What to produce: Up to and including the line with "common name: common duiker", repeat every line of the listing exactly, beginning at the first.

Exercise inputs:
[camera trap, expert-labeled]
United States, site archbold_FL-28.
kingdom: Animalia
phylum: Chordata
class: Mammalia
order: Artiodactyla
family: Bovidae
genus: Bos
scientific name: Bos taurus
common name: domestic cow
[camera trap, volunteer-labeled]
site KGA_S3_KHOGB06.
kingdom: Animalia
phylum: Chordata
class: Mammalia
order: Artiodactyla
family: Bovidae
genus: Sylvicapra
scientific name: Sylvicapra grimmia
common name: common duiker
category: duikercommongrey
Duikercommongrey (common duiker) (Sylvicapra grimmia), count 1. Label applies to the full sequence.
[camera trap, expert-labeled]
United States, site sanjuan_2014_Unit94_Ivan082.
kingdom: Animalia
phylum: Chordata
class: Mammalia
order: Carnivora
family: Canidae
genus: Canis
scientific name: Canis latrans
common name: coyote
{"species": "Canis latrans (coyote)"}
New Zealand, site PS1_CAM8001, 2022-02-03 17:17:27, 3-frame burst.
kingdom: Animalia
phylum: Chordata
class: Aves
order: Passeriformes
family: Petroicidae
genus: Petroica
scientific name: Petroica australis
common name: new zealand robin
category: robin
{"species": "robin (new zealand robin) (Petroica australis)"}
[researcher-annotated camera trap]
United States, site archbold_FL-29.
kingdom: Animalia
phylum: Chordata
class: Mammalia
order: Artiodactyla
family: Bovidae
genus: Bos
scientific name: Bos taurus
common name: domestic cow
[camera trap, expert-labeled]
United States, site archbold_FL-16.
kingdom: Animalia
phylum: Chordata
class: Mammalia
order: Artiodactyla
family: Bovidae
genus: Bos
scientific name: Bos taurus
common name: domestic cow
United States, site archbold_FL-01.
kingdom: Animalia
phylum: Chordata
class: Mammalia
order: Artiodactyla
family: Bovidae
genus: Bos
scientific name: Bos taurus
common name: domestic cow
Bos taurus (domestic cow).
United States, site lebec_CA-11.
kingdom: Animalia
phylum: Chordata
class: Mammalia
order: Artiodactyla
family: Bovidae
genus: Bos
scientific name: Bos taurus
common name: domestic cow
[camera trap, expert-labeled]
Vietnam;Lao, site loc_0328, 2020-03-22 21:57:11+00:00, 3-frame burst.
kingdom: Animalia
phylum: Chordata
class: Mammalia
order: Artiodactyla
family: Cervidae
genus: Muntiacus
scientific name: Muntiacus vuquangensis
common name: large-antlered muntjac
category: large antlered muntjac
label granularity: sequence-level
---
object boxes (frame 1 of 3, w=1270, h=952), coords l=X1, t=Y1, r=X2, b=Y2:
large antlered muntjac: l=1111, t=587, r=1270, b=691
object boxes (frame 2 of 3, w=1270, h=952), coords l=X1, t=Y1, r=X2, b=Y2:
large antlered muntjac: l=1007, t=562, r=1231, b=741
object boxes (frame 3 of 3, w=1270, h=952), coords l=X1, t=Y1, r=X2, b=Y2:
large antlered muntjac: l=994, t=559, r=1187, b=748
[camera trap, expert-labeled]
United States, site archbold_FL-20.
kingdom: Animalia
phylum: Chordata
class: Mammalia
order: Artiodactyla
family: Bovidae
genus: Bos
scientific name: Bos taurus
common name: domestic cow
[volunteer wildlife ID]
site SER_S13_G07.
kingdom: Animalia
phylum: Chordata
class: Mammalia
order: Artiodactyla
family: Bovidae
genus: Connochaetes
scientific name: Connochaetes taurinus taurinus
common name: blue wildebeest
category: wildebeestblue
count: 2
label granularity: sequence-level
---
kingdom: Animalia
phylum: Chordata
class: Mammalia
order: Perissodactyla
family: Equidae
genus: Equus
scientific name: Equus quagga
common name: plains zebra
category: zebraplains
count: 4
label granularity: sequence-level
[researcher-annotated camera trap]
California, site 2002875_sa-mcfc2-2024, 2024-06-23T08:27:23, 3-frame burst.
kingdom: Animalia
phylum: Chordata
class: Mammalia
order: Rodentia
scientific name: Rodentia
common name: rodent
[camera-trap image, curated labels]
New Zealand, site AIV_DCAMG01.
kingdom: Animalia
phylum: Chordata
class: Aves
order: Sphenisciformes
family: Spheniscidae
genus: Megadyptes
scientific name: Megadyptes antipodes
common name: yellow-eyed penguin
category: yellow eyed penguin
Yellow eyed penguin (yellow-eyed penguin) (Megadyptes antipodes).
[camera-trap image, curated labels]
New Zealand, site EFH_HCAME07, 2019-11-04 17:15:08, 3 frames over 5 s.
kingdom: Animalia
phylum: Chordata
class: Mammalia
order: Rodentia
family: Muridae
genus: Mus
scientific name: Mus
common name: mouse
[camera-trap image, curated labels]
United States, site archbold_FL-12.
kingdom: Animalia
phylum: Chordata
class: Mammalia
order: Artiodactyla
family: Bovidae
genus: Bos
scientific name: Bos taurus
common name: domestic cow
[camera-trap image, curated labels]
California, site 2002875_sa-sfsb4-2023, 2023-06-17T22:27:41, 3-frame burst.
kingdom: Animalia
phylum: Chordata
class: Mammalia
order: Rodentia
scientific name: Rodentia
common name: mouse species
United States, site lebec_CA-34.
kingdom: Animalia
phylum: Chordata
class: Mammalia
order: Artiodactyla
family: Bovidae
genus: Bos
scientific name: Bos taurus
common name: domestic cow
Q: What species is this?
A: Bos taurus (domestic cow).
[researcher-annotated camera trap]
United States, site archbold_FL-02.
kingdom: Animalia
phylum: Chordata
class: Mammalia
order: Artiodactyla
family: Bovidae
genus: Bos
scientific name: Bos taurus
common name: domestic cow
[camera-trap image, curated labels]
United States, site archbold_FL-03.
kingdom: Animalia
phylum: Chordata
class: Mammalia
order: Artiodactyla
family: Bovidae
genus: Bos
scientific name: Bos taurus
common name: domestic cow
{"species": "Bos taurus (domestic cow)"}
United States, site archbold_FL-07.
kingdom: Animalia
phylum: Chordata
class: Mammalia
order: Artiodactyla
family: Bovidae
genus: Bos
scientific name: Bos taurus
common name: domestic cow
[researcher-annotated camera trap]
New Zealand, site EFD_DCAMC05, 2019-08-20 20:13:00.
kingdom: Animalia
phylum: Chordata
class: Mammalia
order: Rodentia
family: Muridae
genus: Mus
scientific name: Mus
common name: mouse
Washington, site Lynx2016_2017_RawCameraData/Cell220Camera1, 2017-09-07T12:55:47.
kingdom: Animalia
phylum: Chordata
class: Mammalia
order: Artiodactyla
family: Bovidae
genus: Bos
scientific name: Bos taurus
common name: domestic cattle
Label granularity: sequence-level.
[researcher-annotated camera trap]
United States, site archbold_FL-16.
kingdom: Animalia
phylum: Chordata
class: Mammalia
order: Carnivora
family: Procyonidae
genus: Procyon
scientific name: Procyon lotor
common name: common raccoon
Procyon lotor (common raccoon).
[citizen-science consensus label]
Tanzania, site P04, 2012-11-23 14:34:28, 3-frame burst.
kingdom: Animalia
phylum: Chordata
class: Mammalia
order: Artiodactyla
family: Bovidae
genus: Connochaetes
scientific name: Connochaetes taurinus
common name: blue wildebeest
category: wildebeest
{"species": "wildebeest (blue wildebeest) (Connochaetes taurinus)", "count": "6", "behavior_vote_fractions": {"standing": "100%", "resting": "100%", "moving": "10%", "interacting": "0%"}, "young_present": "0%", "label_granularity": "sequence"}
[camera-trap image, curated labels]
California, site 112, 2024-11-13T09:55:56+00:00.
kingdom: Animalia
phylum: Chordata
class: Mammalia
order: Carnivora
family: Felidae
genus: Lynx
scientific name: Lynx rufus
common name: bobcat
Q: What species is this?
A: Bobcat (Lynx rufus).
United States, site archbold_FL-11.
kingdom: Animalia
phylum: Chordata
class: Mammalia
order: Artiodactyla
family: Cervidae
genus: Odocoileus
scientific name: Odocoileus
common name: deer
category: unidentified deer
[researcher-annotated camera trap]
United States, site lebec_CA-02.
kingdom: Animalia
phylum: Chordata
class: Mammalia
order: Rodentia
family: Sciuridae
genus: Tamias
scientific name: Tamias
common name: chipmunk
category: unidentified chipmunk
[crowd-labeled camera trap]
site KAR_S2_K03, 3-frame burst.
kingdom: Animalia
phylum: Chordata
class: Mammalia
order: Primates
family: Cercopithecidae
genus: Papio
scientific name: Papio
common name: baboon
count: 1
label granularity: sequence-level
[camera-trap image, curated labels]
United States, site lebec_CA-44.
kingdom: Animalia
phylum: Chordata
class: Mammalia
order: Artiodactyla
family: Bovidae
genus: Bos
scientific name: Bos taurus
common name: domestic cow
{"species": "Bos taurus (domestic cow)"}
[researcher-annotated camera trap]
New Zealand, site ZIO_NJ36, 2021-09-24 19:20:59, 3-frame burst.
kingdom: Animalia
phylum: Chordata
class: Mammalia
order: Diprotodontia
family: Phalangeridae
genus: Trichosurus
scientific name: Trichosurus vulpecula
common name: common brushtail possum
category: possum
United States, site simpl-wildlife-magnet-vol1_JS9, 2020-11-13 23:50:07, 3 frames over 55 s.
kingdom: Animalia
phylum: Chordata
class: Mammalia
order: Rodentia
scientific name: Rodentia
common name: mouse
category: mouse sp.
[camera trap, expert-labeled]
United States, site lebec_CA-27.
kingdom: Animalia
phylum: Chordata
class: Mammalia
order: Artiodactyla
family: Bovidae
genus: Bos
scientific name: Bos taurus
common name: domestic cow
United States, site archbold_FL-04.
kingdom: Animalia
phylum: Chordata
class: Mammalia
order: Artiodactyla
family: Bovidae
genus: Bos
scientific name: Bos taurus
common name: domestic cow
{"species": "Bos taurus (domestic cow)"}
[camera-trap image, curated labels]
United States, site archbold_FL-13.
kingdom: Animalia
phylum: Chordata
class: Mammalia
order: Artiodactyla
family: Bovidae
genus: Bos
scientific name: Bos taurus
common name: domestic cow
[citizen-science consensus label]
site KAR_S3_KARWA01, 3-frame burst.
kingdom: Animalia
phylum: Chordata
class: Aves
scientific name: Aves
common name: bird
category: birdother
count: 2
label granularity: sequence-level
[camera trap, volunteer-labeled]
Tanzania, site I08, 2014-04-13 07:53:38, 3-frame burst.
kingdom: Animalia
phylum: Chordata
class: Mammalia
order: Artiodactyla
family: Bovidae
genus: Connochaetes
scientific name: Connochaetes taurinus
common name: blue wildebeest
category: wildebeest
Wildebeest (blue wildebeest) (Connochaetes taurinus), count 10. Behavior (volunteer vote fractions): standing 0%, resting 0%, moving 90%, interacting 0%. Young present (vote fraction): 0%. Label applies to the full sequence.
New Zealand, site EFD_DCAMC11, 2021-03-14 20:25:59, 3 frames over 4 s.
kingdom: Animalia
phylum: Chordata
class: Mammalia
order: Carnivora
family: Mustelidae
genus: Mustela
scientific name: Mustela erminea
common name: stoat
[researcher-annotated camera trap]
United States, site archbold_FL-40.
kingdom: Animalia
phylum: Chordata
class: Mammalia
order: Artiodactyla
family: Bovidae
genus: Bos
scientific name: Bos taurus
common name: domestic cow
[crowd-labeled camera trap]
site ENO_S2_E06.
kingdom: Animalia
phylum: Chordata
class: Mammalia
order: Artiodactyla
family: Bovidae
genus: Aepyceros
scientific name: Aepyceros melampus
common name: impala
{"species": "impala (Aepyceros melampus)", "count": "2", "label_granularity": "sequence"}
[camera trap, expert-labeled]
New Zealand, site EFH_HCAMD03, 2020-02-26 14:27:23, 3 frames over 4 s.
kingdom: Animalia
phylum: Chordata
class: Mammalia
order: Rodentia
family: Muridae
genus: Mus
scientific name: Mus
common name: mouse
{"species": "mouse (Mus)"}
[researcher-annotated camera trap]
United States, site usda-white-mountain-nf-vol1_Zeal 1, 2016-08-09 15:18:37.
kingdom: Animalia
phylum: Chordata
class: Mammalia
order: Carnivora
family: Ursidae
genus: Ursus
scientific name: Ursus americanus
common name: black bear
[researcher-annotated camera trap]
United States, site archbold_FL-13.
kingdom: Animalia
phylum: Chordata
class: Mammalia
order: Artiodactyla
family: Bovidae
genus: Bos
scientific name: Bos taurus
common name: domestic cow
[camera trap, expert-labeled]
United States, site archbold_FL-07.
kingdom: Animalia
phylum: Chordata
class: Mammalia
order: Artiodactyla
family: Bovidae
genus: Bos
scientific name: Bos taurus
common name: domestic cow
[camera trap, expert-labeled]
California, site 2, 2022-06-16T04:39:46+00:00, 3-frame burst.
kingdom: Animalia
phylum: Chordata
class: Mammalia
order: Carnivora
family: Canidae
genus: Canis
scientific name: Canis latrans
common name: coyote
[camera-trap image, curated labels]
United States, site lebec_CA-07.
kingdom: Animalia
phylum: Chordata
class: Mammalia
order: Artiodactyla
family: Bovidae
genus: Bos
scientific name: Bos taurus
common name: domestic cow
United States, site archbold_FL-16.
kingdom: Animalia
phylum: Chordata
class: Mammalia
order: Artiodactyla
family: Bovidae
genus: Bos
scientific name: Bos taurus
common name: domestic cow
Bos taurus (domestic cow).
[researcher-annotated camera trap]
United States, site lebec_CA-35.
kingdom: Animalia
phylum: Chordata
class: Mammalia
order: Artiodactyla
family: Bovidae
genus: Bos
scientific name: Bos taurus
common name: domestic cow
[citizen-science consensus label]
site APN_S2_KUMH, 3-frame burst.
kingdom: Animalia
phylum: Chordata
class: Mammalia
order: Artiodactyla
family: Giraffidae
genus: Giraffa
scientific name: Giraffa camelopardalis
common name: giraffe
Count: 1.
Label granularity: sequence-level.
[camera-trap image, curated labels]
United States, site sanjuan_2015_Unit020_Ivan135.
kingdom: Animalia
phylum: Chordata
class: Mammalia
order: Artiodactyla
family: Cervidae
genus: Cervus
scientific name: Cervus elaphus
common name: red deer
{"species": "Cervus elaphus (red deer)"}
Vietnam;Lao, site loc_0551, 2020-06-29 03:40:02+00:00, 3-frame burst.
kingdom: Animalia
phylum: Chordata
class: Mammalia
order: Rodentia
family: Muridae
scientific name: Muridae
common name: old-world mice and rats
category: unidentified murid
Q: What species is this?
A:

Your solution:
[camera trap, expert-labeled]
United States, site archbold_FL-28.
kingdom: Animalia
phylum: Chordata
class: Mammalia
order: Artiodactyla
family: Bovidae
genus: Bos
scientific name: Bos taurus
common name: domestic cow
[camera trap, volunteer-labeled]
site KGA_S3_KHOGB06.
kingdom: Animalia
phylum: Chordata
class: Mammalia
order: Artiodactyla
family: Bovidae
genus: Sylvicapra
scientific name: Sylvicapra grimmia
common name: common duiker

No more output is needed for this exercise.